電話の向こうでは、ミアは目を真っ赤にしているに違いない。

「同じような毎日が続くことって、落ち着いてて幸せなんだと思ってました。本当にずっと、そう思ってたんです。だけど、今年になって、自分の年齢のことを考えたときに、その幸せが本当の幸せなんだろうかってちょっと考えちゃって……」

「気にするのはわかるよ。でも、30歳になるからって、特別に何かが変わるわけじゃない」

「それはわかってるつもりなんですけど。でも……。ああ、今日の私って、ダメですね。最悪……。ヒロさんに迷惑かけたくなかったのに」

「ミア……。自分を責めるな。誰だって、いつでも明るく元気でなんていられるわけない。落ち込むことだってあるし、悩むことだってあるさ。でも、それはそれでいいんだ。涙が出てしょうがないときは、素直に泣けばいい。ひとりで悩むのが辛かったら、相談してくれていいよ、僕でよければ」

「何で、年齢なんてあるんでしょうね。年齢がなければ、私、何も気にとめずにずっと幸せでいられたかもしれないのに」

「気になるのは、年齢だけじゃないよ。季節だって、時間だって同じさ。春の暖かい風に吹かれた瞬間や、朝日がのぼるのを見た瞬間にだって、人は何かを想うもんだ」

「そうですね。でも、どうして30歳って気にしちゃうんだろう。何だか世間に流されてるみたい」

「ミアがラジオを辞めたいって言って、僕は正直なところ、すごくショックを受けた。これまで続いてきた幸せに終止符を打つなんて勘弁してほしいと思った。だから、いてもたってもいられなくてミアに電話したんだ。でも、考えてみれば、これって僕のエゴだよな。番組を続けたいのって、僕個人のわがままなんだ。みんなの幸せと、自分の幸せを一緒にしちゃってた。今、やっとそれに気づいたよ。こんな夜中に電話してる僕こそ最悪だな……」

「そんなことないです。私は、私のことを気にして電話をしてきてくれるヒロさんに感謝してます。ヒロさんが独身だったら、きっと、もっと甘えちゃってたような気がします」

「…………」

「電話、ありがとうございました」

「うん。ラジオ、辞めるなら、それもいい。次に何をするか決めてなくてもな。それより、めいっぱい悩んで、悩むのに飽きて早く元気になれ」

「わかりました。じゃあ、おやすみなさい」

「おやすみ……」

ふと見上げた空は、もう白々と明るくなりはじめていた。
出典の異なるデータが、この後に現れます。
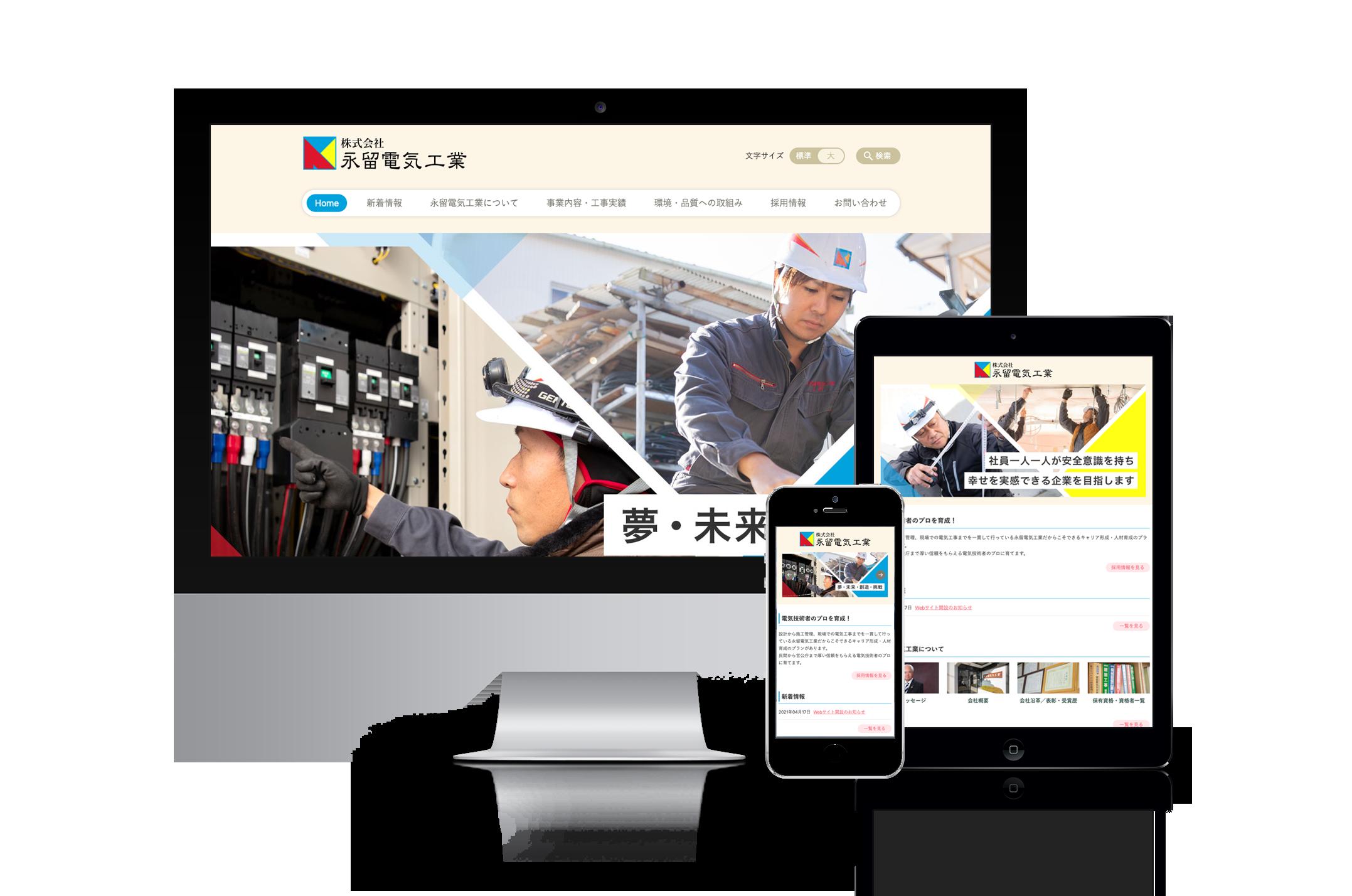 セレサイト制作実績「株式会社 永留電気工業」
僕は、自宅の玄関をくぐった。


1週間が過ぎ、次の金曜日がやってきた。

午後9時に僕がスタジオ入りしたときには、珍しく先にミアが来ていて、小さなテーブルのところでリスナーからの手紙を読んでいた。

「おはよう、ミア」

「おはようございます」

僕は、振り向いた一瞬のミアの表情をうかがってみたが、それはいつもとまったく変わらないものだった。ミアは、すぐに手紙に目を戻した。
テーブルの上には郵便物が山積みになっている。この番組には、毎週毎週、信じられないほどたくさんの手紙が送られてくる。それも、ミアの人気を示すひとつのバロメーターだ。リスナーはそれぞれが、自分の想いを手紙にしたためてミアにぶつけてくる。ミアはすべての手紙に素早く目を通し、今日の番組で取り上げるものをピックアップしていく。

僕はミキサーのハラ君と打ち合わせだ。

「これが今日のタイムテーブル」

「いち、に、さん……と、今日はこの3曲をかけるんですね。これはこっちの棚にあったな。あっ、ヒロさん、そこのラックからこの曲のCD取ってください」

タイムテーブルといっても簡単なものだが、60分間の放送で、何分何秒からどんなコーナーをやって、何分何秒にどの曲をかけるか、どこでCMを入れるかがすべて書きこまれている。ハラ君は曲とCMのテープを準備する。

「これでOKと……」

僕はスタジオ内の自動販売機で缶コーヒーを3つ買って、ミアとハラ君に手渡した。何事もない、いつもと同じ風景がそこにある。ハラ君がいつもの笑顔で話しかけてきた。

「そういえば、ヒロさん、元気になりました?」

「何が?」

「先週、豆腐屋ですっかり落ち込んでたじゃないですか」

「バーカ。このオレが落ち込んだりするわけないじゃないの。心配無用じゃ!!」

「ならいいですけど。やっぱヒロさんには元気でいてもらわないとね。この番組は元気の出る番組なんですから」

時計の針が10時50分を差した。ミアは、選んだ手紙を持ってブースに入る。椅子に腰掛けて、背筋をしゃんと伸ばす。マイクテストOK。ミキサールームに僕とハラ君。

午後11時。放送スタートだ。ハラ君がオープニング曲をかけて、音をしぼって……。僕がミアに合図を送る。

「みなさん、こんばんは。1週間のごぶさた、いかがお過ごしでしたか? 今日も聴いてくれてアリガト。この放送は、ワタクシ、いつも元気いっぱいミアがお送りします。では、最初のおたより。兵庫県のペンネームみゃおさんから。『私はミアさんと同じでもうすぐ30歳になる独身の女です。今まで仕事に命懸けでやってきたんだけど、何か最近仕事辞めて結婚しないとヤバいかなぁなんて思うようになりました。ミアさん、同じ立場からアドバイスしてください』ってことなんですが。そうですねぇ……。30歳って、結構考えがちなんですけど、別に何がどう変わるってわけじゃないし、やっぱり自分の思うようにやるしかないって気がする。みゃおさんが今でも仕事にやりがいを感じてるなら続けるし、嫌になったなら辞めるんですよ。無理して結婚相手を見つけるのもナンだし。自分の気持ちに素直になって、自分の信じる道を歩んでいきましょう!! なーんて、カッコつけすぎ? でも、私は自分で自分を信じてるからラジオを続けてまーす!!」

そのとき、ミアは僕の方をちらっと見て、一瞬微笑んだ。僕も、ミアに微笑み返した。

今日の放送が終わったら、明日がはじまる。僕の明日は、ミアの明日はどうなるのだろう。そして、番組を聴いているみんなの明日は?

明日が希望にあふれた日であることを願って、僕たちの番組は今日と明日をつないでいく。